Crossroads by Kaleb Dahlgren

Crossroads by Kaleb Dahlgren

Author:Kaleb Dahlgren
Language: eng
Format: epub
Publisher: HarperCollins Publishers
Published: 2021-01-29T00:00:00+00:00


Chapter 13

Tell me I’m dreaming.

I still have no memory of the tragedy that has been imprinted on my life forever.

My parents have had to fill in the blanks for me, as they did that day and would have to do for several days to come.

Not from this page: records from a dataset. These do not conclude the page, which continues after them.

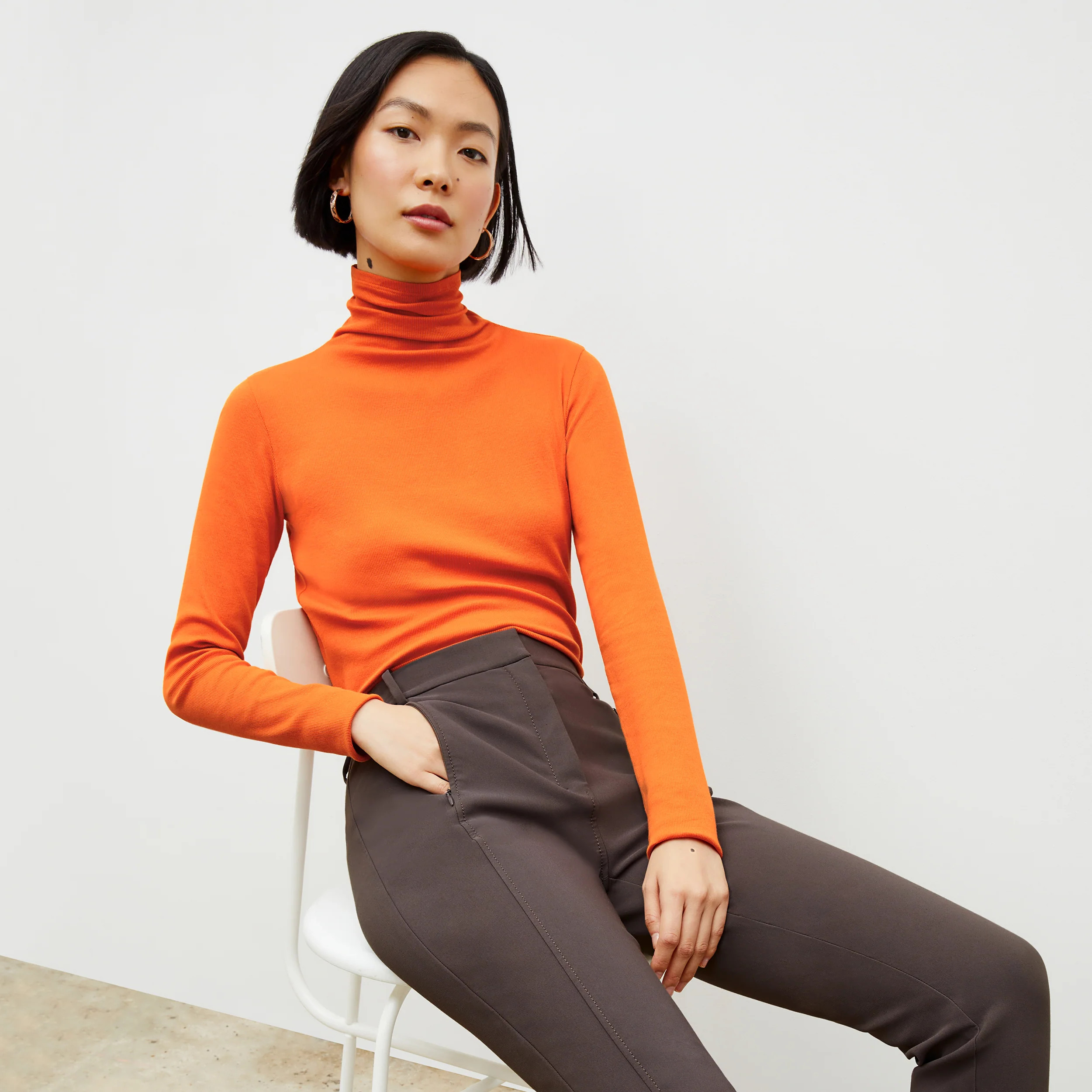The Axam Turtleneck - Ribbed Pima Cotton | MM LaFleur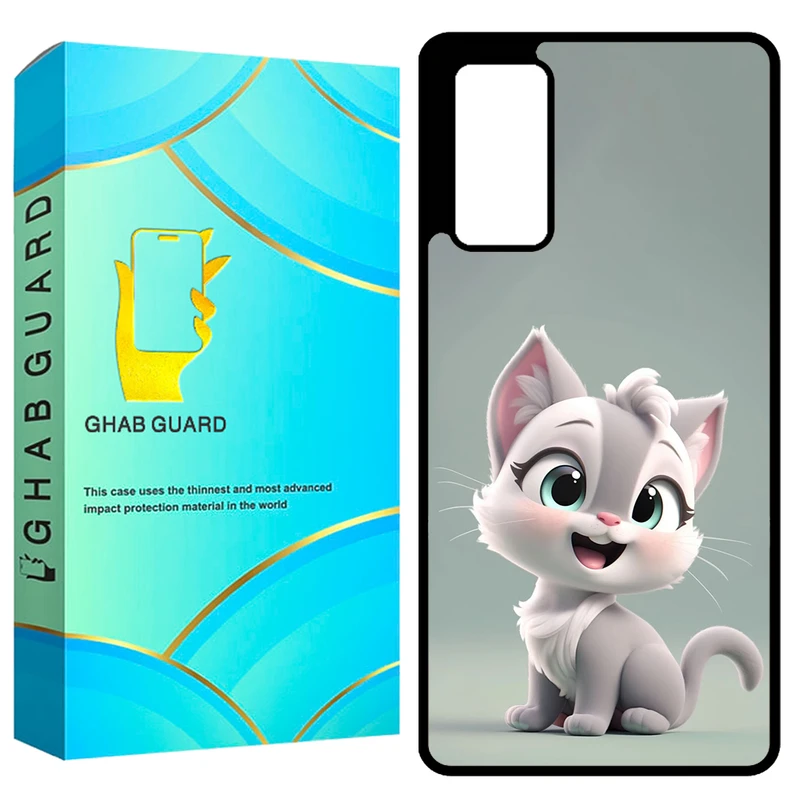 کاور قاب گارد طرح گربه مدل GCHPS20U مناسب برای گوشی موبایل سامسونگ Galaxy S20 Ultra 4G / Galaxy S20 Ultra 5G    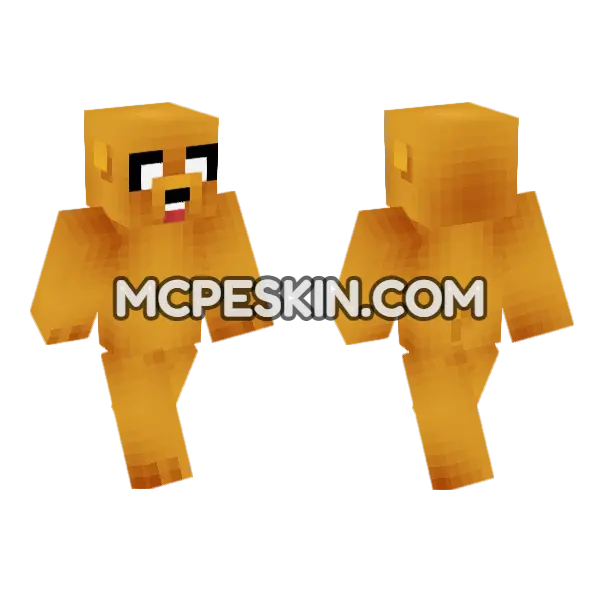 Cute Cat Boy Minecraft Bedrock skin, front and back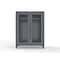 Strong Hold 12 GA Industrial Clear View Uniform Cabinet with Hanger Rod 56-LD-WR-241 - alternate 3
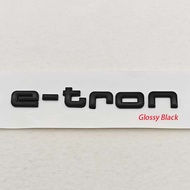New 3D ABS Chrome Car Letters Logo e-tron Trunk Badge Emblem Sticker For Audi 30 40 50 55 e-tron Q4
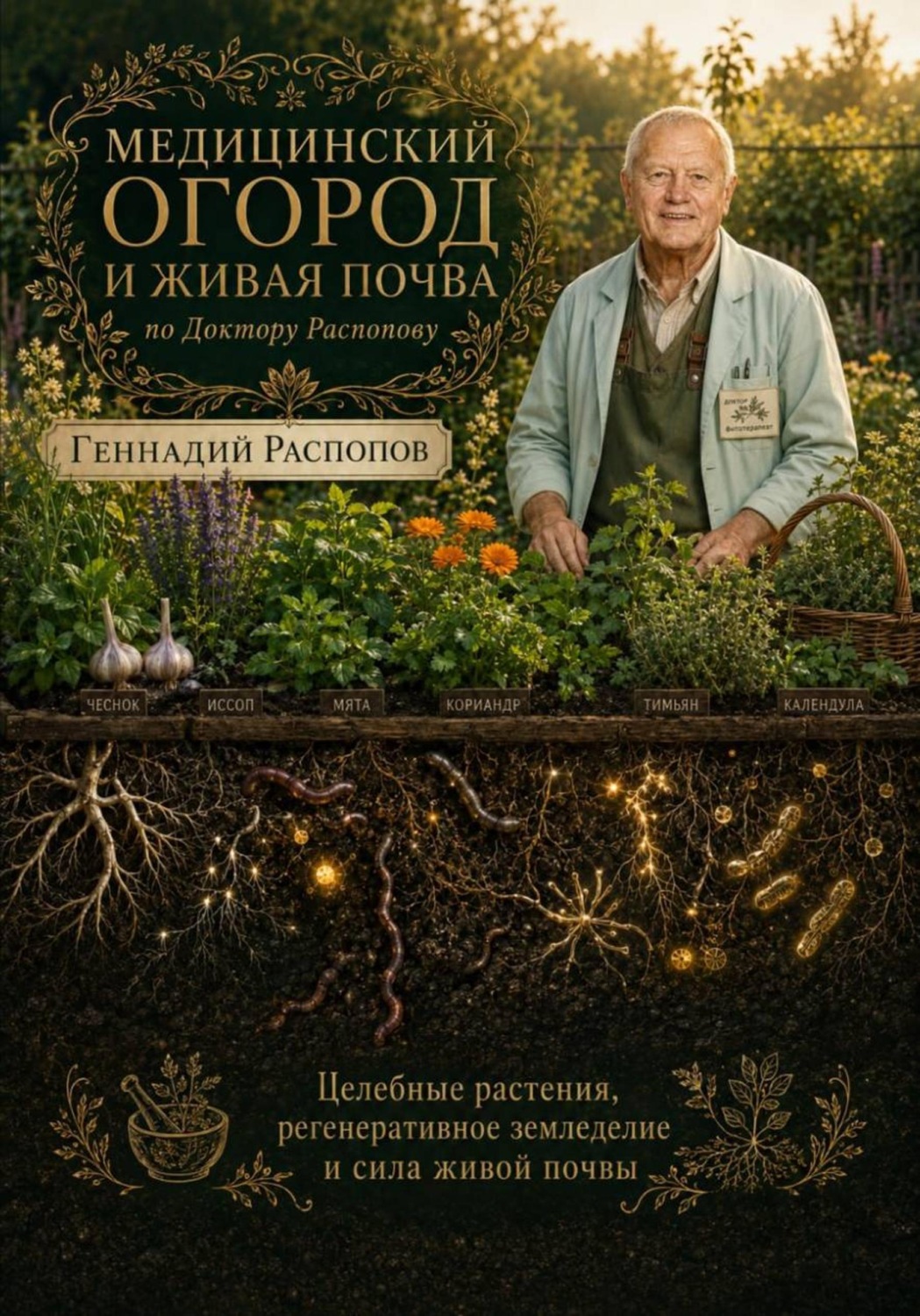 Обложка книги «Медицинский огород и живая почва по Доктору Распопову»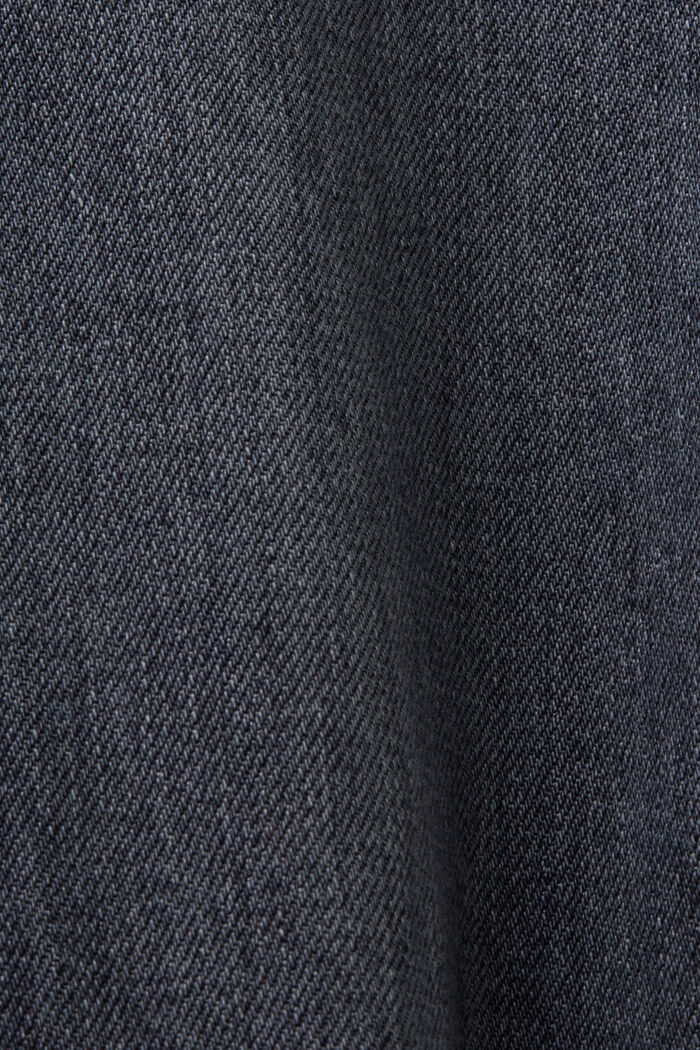 Jeans mit hohem Bund und geradem Bein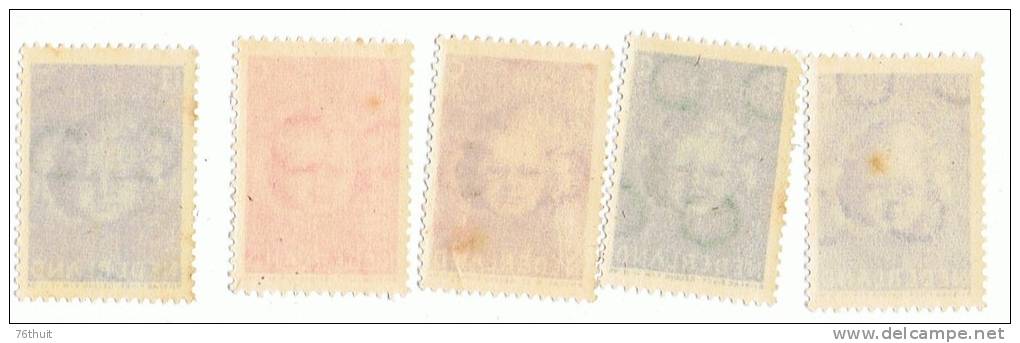 1945- NEDERLAND PAYS BAS - Oeuvres Pour L ´enfance- Voor Het Kind - Yvert & Tellier N°434 à 438 - Unused Stamps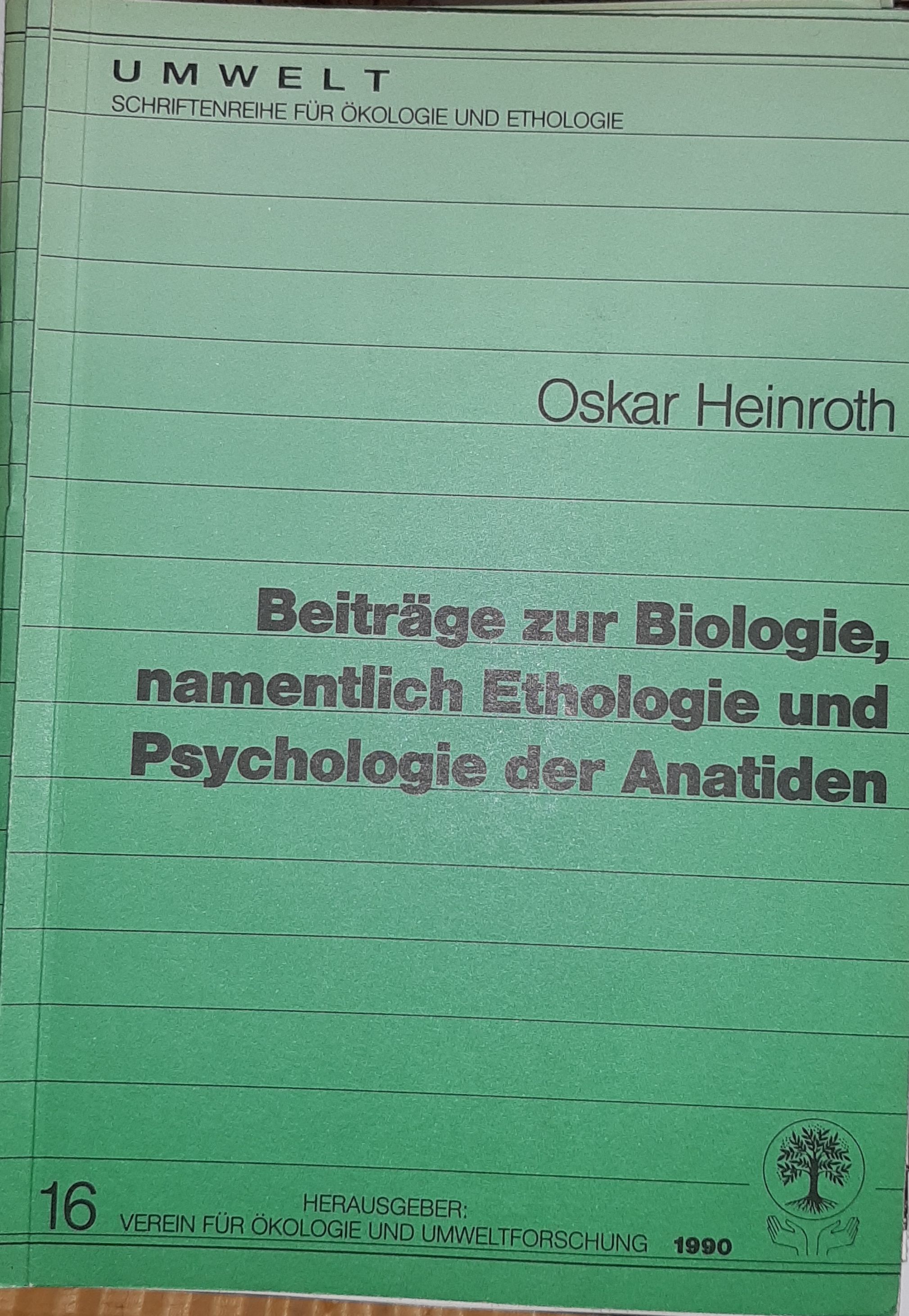 Oskar Heinroth: Beiträge zur Biologie, namentlich Ethologie und Psychologie der Anatiden. (Rippl-Rónai Múzeum RR-F)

My parents were told that my neck was broken, I had a fractured skull and a possible brain injury, and both of my femurs were shattered. The right side of my skull had an enormous puncture wound and was partially degloved, meaning a large part of the skin and hair had been torn from my scalp. I had cuts all over my body from head to toe. There were tiny shards of glass under my skin, which would remain embedded in me for years. There was a 5C marking next to my left eye—an impression from the decal indicating a seat seven rows ahead of mine. But I was breathing. I was talking. My parents felt the relief of realized hope. They knew that I’d not only survived, but that I had a chance of recovering.

However, as those early minutes together passed, Mom and Dad grew increasingly concerned that I had suffered a traumatic brain injury. The bandages wrapped around my head covered the extent of the physical injury, but my erratic speech, mood, and memory were enough for them to know something was wrong. I was not my normal self—I never swear and for sure don’t speak to people in that harsh tone. My face was flat, almost blank. I mostly kept my eyes closed. No expression of emotion on my face. I wouldn’t smile or frown. I just was stoic—until another rush of pain would hit, and then I would start excessively cursing again. My parents had never heard me like that. I continued to ask why I was there—and kept believing I had been hospitalized for a game-related injury. As nurses, my parents knew enough about brain injuries, and specifically the issues that can arise from bleeding and intracranial pressure, to know that things can go south very quickly.

A nurse finally gave me something for the pain, which would settle me down for about twenty minutes until I’d need another dose. Once some people had been airlifted to Royal University Hospital in Saskatoon, I was moved out of the office and back into the emergency department at the Nipawin Hospital. A doctor and a nurse were assigned to stay with us the whole time.

Dad’s phone kept buzzing. It seemed like everyone we knew was trying to reach us. Word had spread on social media that I had died, and people were sending their condolences. My parents’ answering machine was flooded with messages from people who thought I had died. One of my good friends, Wyatt Tyndall, who was at Penn State, called. So did my old roommate Michael Korol, who was studying in Vermont. Wyatt Grant, who was in Phoenix; Connor Ingram, who was in upstate New York State; Jarrett Fontaine, who was in Langley; and Evan Weninger, who was in Omaha, all texted.